(EXERCISE INPUT)
----------

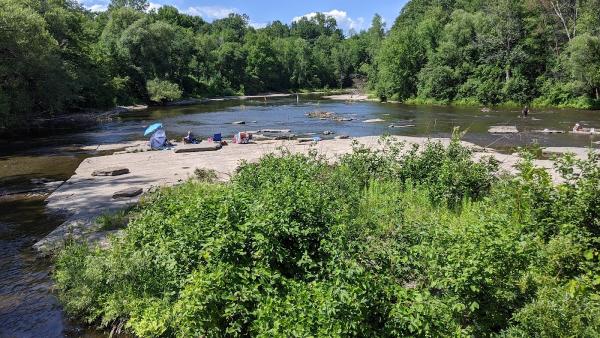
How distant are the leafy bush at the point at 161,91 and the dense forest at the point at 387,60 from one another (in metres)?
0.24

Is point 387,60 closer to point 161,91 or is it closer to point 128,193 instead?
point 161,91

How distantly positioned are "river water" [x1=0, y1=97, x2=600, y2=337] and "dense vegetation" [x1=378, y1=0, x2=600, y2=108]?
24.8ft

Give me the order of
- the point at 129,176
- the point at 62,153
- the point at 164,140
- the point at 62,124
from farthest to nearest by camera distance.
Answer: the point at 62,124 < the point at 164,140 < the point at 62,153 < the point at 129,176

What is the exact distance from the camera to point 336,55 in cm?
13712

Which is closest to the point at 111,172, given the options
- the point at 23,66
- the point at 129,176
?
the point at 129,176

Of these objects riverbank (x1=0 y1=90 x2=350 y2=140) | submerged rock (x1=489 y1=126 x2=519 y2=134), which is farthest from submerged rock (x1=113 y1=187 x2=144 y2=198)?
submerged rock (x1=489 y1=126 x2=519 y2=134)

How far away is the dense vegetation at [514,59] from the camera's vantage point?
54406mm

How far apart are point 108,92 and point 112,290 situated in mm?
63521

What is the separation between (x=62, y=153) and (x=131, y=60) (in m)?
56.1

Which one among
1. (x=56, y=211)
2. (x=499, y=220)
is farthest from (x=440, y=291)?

----------

(OBJECTIVE)
Every record above should come back exactly, but without its pictures.

(EXERCISE RESPONSE)
How distant are the leafy bush at the point at 161,91 and the dense forest at the point at 387,60 from one another (in metres)?
0.24

Is point 387,60 closer to point 161,91 or is it closer to point 128,193 instead?
point 161,91

How distantly positioned are "river water" [x1=0, y1=97, x2=600, y2=337] and "dense vegetation" [x1=378, y1=0, x2=600, y2=108]?
24.8ft

Give me the order of
- the point at 129,176
- the point at 62,153
- the point at 164,140
- the point at 62,124
from farthest to nearest by camera distance.
Answer: the point at 62,124 < the point at 164,140 < the point at 62,153 < the point at 129,176

What is the exact distance from the camera to point 336,55 in cm?
13712

Which is closest to the point at 111,172, given the options
- the point at 23,66
- the point at 129,176
?
the point at 129,176

Of these objects riverbank (x1=0 y1=90 x2=350 y2=140) | submerged rock (x1=489 y1=126 x2=519 y2=134), which is farthest from submerged rock (x1=113 y1=187 x2=144 y2=198)?
submerged rock (x1=489 y1=126 x2=519 y2=134)

How far away is the dense vegetation at [514,59] from the camera's vantage point?
54406mm

How far apart are point 108,92 and point 112,290 situated in mm?
63521

What is the separation between (x=62, y=153) and (x=131, y=60) (in m)?
56.1

Which one among
1. (x=56, y=211)
2. (x=499, y=220)
is farthest from (x=440, y=291)?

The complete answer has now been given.